ASSIGNMENT >> Give back the exact lines of the material below from the one containing "Boys Who Came" through the one containing "Fall-asleep-crashes are often fatal. Why", and no pictures.

SUPPLIED RECORDS >>
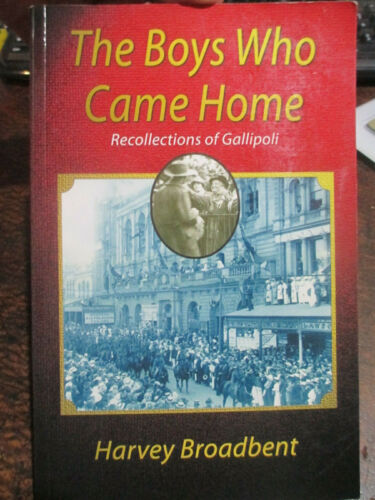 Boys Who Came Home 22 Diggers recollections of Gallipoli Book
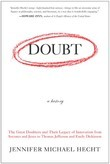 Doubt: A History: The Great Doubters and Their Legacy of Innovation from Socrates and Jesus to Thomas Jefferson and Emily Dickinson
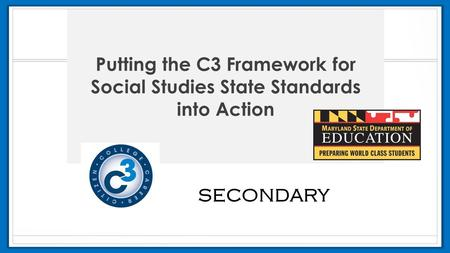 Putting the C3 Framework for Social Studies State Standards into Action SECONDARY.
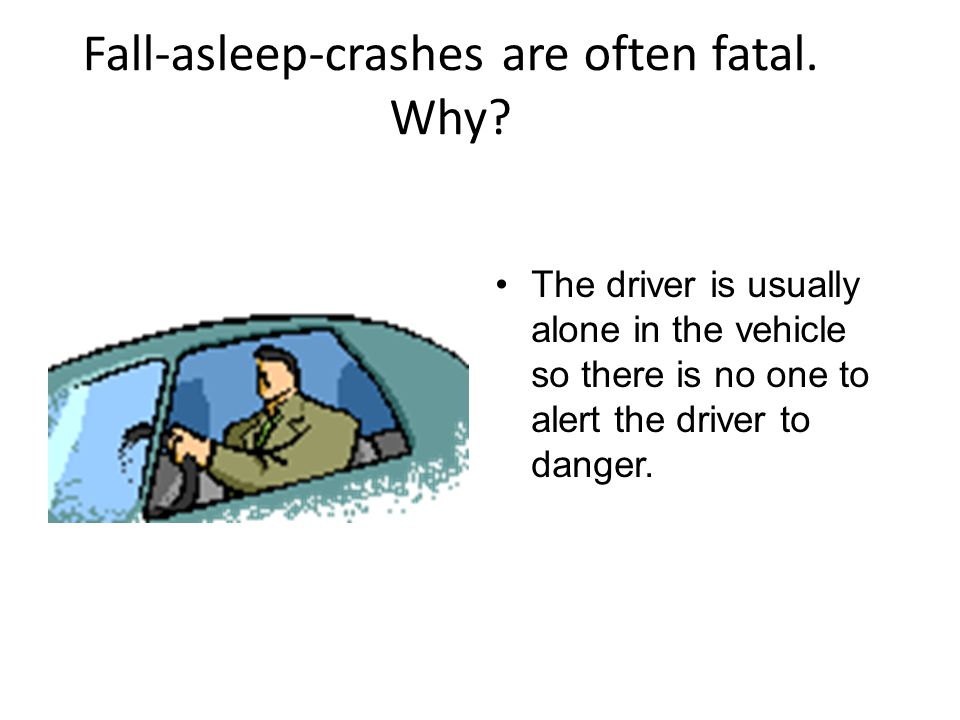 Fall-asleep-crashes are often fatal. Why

* * *

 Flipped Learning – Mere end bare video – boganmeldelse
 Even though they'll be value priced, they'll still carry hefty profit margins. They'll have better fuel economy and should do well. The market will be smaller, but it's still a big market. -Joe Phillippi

* * *

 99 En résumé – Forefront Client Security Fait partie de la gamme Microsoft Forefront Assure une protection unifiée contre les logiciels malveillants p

EXERCISE RESULT >>
 Boys Who Came Home 22 Diggers recollections of Gallipoli Book
 Doubt: A History: The Great Doubters and Their Legacy of Innovation from Socrates and Jesus to Thomas Jefferson and Emily Dickinson
 Putting the C3 Framework for Social Studies State Standards into Action SECONDARY.
 Fall-asleep-crashes are often fatal. Why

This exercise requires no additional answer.